Sometimes it has to be done. There is nothing else to it. Little Johnny Streeter in Vancouver, WA lived right across the street from my mom (where my daughter and I used to live) and was killed by 2 neighbor dogs--that he knew. There was a big rucuss as to whether it was actually those dogs or not so they took dental records, just to make sure. Sure enough it was them. They had to be put down and the owners agreed with it. Horrible. How awful for anybody, let along a child, to have to go through any kind of attack or intimidation by "the family pet".


----------



## KellerJames (Jan 19, 2004)

Vern,
I truely apologize for dragging up those memories by way of this topic. I hope your daughter wasn't permanently dissabled. That's exactly the kind of thing I absolutely FEAR, not just for my child, but any child. 
I should have listened to that little voice inside that said I shouldn't bring this topic to Outbackers.
Again, I apologize or as the kids say, "My bad".
Nuf said.


----------



## vern38 (Aug 18, 2003)

No harm done, my daughter is going on 26 now and most of the scars have healed very well. There is one area that looks like she was shot in the leg but not to bad. She was very lucky as there was no permanent damage. It did take her a very long time to overcome the fear of large dogs though, well except for Sparkey. He is our adorable 100 pound 13 year old pure bread Dalmatian. Yes I know he is over weight, just a few pounds









Vern


----------



## NDJollyMon (Aug 22, 2003)

On the other hand, perhaps posting it was a good thing.
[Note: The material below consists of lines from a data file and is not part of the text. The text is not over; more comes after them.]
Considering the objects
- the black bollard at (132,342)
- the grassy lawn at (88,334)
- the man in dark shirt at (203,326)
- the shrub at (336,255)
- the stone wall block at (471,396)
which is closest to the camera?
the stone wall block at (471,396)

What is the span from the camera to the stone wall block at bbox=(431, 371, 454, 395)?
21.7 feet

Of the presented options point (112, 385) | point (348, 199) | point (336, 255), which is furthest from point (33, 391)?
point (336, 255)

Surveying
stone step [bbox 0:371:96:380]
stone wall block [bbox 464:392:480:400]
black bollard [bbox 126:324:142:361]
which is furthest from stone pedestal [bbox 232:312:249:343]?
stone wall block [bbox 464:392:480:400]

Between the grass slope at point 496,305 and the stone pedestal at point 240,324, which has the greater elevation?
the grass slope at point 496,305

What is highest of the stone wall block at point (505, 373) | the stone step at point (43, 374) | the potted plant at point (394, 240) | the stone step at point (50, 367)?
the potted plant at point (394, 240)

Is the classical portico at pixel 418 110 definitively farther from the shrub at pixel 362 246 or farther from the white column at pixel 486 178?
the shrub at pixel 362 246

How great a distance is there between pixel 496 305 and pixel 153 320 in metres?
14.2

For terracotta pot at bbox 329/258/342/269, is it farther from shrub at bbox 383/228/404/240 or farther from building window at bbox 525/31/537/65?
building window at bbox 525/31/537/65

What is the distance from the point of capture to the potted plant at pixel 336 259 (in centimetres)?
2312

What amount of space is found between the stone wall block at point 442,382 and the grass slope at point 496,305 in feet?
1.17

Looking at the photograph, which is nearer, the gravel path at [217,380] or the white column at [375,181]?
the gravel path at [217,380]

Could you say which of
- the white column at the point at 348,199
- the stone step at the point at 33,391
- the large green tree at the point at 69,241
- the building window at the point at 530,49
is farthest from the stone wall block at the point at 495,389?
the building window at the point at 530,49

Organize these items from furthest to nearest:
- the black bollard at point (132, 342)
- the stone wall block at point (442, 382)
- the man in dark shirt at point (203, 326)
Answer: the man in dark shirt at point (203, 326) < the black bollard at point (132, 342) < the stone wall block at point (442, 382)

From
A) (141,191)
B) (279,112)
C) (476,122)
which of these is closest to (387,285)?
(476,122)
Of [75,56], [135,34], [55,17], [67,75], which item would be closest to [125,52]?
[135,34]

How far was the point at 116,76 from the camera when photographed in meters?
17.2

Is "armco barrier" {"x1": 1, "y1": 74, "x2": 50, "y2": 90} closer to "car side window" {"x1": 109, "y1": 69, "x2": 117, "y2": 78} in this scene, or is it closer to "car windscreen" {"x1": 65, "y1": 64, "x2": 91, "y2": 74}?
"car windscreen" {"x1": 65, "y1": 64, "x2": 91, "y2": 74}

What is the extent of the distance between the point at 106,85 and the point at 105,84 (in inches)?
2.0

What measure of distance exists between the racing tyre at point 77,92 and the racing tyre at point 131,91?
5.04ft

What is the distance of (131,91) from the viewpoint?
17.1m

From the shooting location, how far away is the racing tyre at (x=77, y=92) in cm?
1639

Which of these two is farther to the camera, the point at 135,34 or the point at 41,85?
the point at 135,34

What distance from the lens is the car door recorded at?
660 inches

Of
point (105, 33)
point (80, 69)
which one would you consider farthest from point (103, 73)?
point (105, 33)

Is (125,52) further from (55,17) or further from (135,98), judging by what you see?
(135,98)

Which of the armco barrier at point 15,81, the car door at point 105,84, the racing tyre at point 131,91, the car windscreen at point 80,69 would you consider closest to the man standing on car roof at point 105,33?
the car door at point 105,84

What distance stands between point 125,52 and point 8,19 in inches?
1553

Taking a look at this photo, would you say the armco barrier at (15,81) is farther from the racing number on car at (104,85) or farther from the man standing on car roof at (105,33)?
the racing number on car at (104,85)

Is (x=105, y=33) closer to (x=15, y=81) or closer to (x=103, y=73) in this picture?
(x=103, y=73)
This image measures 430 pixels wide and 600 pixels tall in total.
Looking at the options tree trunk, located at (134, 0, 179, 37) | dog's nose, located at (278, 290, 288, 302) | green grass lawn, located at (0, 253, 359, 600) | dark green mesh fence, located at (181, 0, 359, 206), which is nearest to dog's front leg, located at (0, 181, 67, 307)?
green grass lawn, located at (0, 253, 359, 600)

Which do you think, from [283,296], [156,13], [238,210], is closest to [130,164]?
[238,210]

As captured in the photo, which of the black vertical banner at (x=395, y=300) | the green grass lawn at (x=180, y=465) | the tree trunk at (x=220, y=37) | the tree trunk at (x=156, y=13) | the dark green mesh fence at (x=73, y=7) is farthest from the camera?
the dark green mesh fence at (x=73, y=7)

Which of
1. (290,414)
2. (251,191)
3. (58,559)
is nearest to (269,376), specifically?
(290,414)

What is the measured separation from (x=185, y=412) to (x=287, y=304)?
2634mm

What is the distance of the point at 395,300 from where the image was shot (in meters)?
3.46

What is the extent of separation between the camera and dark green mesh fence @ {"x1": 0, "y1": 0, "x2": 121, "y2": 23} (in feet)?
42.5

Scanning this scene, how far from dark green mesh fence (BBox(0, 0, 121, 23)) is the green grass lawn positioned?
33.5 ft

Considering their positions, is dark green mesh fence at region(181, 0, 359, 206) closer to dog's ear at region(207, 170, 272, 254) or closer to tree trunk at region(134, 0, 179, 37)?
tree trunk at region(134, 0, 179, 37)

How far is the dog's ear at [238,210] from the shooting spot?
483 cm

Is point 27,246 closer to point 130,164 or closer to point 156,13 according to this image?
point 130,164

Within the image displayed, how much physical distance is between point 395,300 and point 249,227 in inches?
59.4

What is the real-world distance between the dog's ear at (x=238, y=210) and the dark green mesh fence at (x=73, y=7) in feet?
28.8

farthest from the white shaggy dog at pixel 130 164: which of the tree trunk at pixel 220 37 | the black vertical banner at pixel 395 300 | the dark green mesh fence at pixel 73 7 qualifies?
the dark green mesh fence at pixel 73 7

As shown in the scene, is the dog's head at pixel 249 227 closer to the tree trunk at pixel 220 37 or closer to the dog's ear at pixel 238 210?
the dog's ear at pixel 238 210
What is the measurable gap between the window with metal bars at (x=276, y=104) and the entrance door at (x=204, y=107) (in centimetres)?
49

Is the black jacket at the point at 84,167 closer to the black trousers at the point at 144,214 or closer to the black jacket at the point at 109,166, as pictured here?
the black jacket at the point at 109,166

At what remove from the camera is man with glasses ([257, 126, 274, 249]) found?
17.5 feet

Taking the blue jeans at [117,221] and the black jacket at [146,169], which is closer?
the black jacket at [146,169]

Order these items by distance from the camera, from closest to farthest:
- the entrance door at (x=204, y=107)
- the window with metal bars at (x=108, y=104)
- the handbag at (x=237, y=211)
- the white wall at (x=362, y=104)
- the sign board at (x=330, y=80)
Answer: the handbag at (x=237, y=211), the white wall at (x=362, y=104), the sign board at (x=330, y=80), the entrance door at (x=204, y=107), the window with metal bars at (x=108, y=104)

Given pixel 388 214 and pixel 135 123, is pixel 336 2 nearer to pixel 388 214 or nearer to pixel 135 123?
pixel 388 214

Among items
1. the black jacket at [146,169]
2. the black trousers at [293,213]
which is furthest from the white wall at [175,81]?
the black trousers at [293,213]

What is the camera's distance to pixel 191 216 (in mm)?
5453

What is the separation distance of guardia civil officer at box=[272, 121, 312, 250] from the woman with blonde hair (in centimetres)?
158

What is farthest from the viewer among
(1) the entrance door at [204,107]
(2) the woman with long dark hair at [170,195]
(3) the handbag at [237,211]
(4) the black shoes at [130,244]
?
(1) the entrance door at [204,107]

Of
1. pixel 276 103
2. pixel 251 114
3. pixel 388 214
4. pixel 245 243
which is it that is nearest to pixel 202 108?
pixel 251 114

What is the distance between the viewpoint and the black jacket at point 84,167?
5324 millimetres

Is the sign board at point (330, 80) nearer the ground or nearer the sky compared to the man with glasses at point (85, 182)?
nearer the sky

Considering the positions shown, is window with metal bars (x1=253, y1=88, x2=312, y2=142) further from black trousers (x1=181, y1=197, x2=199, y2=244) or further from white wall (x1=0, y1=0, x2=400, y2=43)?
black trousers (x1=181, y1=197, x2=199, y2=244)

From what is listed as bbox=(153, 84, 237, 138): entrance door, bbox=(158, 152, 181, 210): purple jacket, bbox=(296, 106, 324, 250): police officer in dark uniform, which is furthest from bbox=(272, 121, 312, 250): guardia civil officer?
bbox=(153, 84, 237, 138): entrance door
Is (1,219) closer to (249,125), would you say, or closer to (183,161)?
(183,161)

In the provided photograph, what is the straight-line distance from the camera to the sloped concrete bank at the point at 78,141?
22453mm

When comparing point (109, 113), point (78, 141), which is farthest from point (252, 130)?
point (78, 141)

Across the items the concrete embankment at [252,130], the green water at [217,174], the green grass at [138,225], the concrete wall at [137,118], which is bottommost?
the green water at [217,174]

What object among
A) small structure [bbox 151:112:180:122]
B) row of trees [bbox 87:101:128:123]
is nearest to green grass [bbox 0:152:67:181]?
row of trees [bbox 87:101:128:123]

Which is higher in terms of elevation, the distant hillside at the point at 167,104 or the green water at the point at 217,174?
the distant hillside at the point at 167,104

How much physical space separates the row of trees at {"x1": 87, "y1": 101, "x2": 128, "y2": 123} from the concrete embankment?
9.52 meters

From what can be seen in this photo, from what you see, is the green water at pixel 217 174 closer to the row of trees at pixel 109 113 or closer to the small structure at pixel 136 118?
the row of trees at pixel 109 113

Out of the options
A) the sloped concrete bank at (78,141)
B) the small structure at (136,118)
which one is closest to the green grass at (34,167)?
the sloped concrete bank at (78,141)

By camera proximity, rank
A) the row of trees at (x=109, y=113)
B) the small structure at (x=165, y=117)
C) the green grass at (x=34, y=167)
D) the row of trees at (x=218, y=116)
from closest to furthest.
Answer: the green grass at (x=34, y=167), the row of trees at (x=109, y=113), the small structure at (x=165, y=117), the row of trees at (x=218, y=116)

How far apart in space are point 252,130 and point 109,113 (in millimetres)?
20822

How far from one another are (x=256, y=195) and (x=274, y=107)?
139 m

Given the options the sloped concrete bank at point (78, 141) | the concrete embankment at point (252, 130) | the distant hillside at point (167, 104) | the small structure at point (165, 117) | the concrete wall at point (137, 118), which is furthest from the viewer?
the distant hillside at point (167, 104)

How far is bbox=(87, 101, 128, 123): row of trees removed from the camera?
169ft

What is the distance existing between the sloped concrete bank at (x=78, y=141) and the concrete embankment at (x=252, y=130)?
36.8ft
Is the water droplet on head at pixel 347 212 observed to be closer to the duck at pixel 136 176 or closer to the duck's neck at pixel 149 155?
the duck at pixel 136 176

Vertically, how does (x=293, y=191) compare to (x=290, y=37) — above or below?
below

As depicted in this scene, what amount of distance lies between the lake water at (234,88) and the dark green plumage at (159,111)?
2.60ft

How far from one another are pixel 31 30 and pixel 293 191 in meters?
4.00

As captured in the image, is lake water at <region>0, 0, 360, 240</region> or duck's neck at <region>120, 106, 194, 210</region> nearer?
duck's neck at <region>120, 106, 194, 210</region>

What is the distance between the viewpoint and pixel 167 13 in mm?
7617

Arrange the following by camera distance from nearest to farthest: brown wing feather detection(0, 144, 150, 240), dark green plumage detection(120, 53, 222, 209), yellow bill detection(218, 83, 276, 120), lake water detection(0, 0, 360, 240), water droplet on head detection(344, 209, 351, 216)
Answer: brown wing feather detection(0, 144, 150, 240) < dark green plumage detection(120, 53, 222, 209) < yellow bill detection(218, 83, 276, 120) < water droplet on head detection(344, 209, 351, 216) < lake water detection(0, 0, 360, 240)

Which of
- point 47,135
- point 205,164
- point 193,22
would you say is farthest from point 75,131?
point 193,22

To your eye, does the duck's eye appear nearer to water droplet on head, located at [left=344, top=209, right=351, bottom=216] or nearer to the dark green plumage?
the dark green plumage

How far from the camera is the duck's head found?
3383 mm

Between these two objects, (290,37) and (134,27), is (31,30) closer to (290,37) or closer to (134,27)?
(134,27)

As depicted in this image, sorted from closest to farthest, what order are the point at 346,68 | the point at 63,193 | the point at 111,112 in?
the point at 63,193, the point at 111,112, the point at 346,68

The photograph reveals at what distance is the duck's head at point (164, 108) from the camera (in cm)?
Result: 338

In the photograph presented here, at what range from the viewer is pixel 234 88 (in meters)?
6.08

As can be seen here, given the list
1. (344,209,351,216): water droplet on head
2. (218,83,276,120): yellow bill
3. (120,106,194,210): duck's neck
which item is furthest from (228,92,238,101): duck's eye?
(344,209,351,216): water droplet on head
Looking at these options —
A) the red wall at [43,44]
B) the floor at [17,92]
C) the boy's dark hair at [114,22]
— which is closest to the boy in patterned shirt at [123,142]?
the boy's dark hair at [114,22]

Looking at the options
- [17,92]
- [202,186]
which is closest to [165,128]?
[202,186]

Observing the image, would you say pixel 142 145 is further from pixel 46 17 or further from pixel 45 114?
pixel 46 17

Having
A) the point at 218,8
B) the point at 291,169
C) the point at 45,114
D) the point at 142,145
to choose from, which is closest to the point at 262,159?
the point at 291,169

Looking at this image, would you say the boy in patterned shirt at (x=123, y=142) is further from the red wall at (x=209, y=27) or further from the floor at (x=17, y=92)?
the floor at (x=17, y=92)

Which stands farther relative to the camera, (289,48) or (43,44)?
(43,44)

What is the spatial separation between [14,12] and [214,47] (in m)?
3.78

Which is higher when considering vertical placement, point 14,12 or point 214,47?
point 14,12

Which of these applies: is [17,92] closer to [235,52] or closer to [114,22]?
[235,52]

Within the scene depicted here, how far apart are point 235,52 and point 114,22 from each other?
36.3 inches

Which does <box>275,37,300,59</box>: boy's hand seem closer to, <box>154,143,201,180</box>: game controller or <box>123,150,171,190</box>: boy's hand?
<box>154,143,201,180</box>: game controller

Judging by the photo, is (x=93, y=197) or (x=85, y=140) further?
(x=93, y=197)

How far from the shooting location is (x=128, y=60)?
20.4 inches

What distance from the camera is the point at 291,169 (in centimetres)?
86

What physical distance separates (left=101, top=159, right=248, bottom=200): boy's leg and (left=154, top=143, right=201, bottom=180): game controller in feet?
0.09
If someone reads this thread, understands it's importance, and controls their pet in a more responsible manner...it's helped.

If a person reads this, (and may not have thought of an attacking dog at a campground), maybe they'll be better informed or prepared...and it's helped.

Either way, I see it as helpful. Thanks for sharing your stories everyone.


----------



## kjp1969 (Apr 25, 2004)

KellerJames said:


> I should have listened to that little voice inside that said I shouldn't bring this topic to Outbackers.
> [snapback]18069[/snapback]​


I'm glad you posted it- the beauty of a forum like this is that we can all maybe gain a little bit of wisdom from each other. Whether it's my Crash or your dog experience, we're all a little bit better off for it. I told my wife about it, but not my kids of course. Maybe we can be more aware of our neighbors' dogs and avoid trouble in the future. Thanks.

Kevin P.


----------